A reluctance to examine and understand the Nazi doctors’ crimes has paralysed debate over the ethics of modern medicine, he said, particularly in the field of fertility treatment.
The result has been a climate of suspicion that is immensely damaging to patients: many new therapies that are routine and uncontroversial elsewhere in Europe have been rejected because of misplaced concern about the potential for abuse.
Procedures such as embryo freezing and pre-implantation genetic diagnosis (PGD), a means of screening for inherited diseases, are banned, and IVF doctors must transfer every embryo they create to their patients’ wombs. This has generated one of the highest multiple birth rates in Europe, with serious consequences for the health of mothers and their babies.
German sensitivities also have implications beyond the country’s borders: its politicians have given strong support to efforts to prohibit therapeutic cloning and embryonic stem cell research through the European Union and the United Nations.
Professor Winau said the backlash against modern reproductive therapies was an overreaction based on a misunderstanding of the medical outrages of the Third Reich.
By breaking the taboo and confronting these crimes, today’s doctors could convince public opinion that these technologies can be adopted without being abused for eugenic purposes, he told the European Society of Human Reproduction and Embryology conference.
Analysis of the Auschwitz experiments of Mengele and his colleague Carl Clauberg could illuminate the rigorous ethical safeguards that surround modern research, yet few universities and hospitals have “faced up to their history” in this way.
“We have to erase the taboo,” Professor Winau said. “Today there are still a great number of doctors who do not wish to be disturbed by remembering the dark times of German medicine. We have to study the history of medicine in the Nazi era in order that we understand the roots and mechanisms of an inhuman medicine, and why over 45 per cent of all German physicians were Nazis and why some of them worked as researchers in the concentration camps.

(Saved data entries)
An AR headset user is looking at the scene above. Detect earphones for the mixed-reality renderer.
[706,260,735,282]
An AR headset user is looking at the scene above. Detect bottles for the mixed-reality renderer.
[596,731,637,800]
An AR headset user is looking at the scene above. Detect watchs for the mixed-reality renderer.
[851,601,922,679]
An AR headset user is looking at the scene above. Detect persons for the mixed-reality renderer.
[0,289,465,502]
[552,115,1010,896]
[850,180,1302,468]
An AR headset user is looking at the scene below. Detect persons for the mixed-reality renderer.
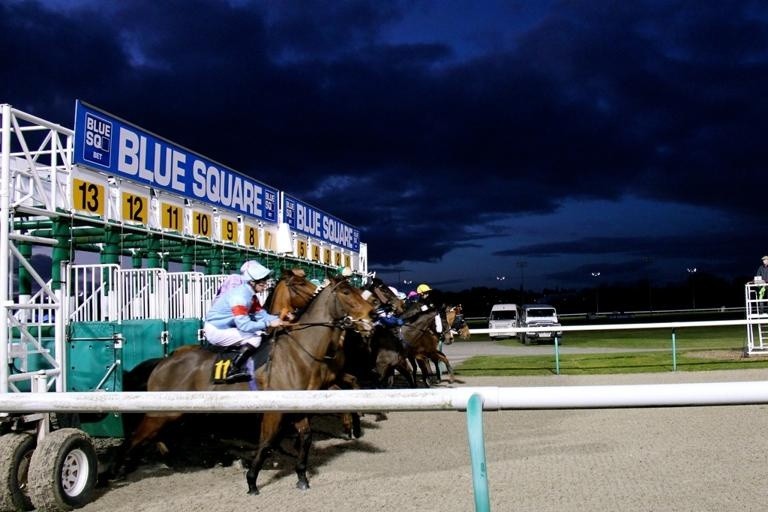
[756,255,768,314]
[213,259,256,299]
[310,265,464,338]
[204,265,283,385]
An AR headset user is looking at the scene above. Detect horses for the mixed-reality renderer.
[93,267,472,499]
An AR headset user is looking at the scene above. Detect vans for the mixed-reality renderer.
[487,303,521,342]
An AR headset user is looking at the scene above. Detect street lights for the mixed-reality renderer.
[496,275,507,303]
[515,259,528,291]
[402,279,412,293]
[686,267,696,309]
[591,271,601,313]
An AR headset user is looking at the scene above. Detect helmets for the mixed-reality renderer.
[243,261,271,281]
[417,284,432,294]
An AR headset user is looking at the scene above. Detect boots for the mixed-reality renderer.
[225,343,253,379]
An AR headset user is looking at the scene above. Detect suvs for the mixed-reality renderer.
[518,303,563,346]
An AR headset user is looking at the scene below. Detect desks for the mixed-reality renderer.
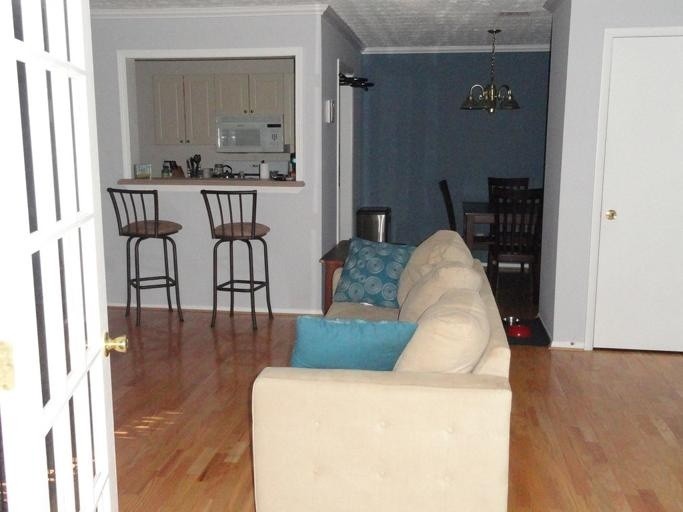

→ Using the information:
1 > Answer from the passage on German medicine and the Nazi era:
(a) Which two procedures are named as banned?
(b) What conference did Professor Winau address?
(c) What share of all German physicians does he say were Nazis?
2 > Pick up the passage on German medicine and the Nazi era after its final sentence and keep writing.
The saved data entries are separate material with no connection to the passage on German medicine and the Nazi era.

→ Results of the tasks:
1 >
(a) Embryo freezing and pre-implantation genetic diagnosis (PGD).
(b) The European Society of Human Reproduction and Embryology conference.
(c) Over 45 per cent.

2 >
“We need to study the Rassenhygiene, the German version of eugenics, in order to show how far eugenic and racial thinking can go, so that we can have it in mind when we discuss ethical questions on reproduction and fertility. If we do not, we face uncertainty, lack of information and confusion when considering ethical questions in the future.”
Professor Winau has particularly examined the crimes of two Nazi doctors who were highly respected in their fields before the Second World War: Clauberg, an endocrinologist, and Hermann Stieve, an anatomist.
Clauberg was directly responsible for the deaths of hundreds of women in Block 10 at Auschwitz, whom he used as human guinea pigs to develop a method of mass sterilisation that did not require surgery. His correspondence with Heinrich Himmler shows that the Nazis intended to use Clauberg’s technique in occupied Ukraine and Russia. Clauberg experimented with X-rays and substances such as formalin, which would be injected into his victims’ wombs to cause inflammation and scarring that left them infertile. Those that survived were later sent to the gas chambers.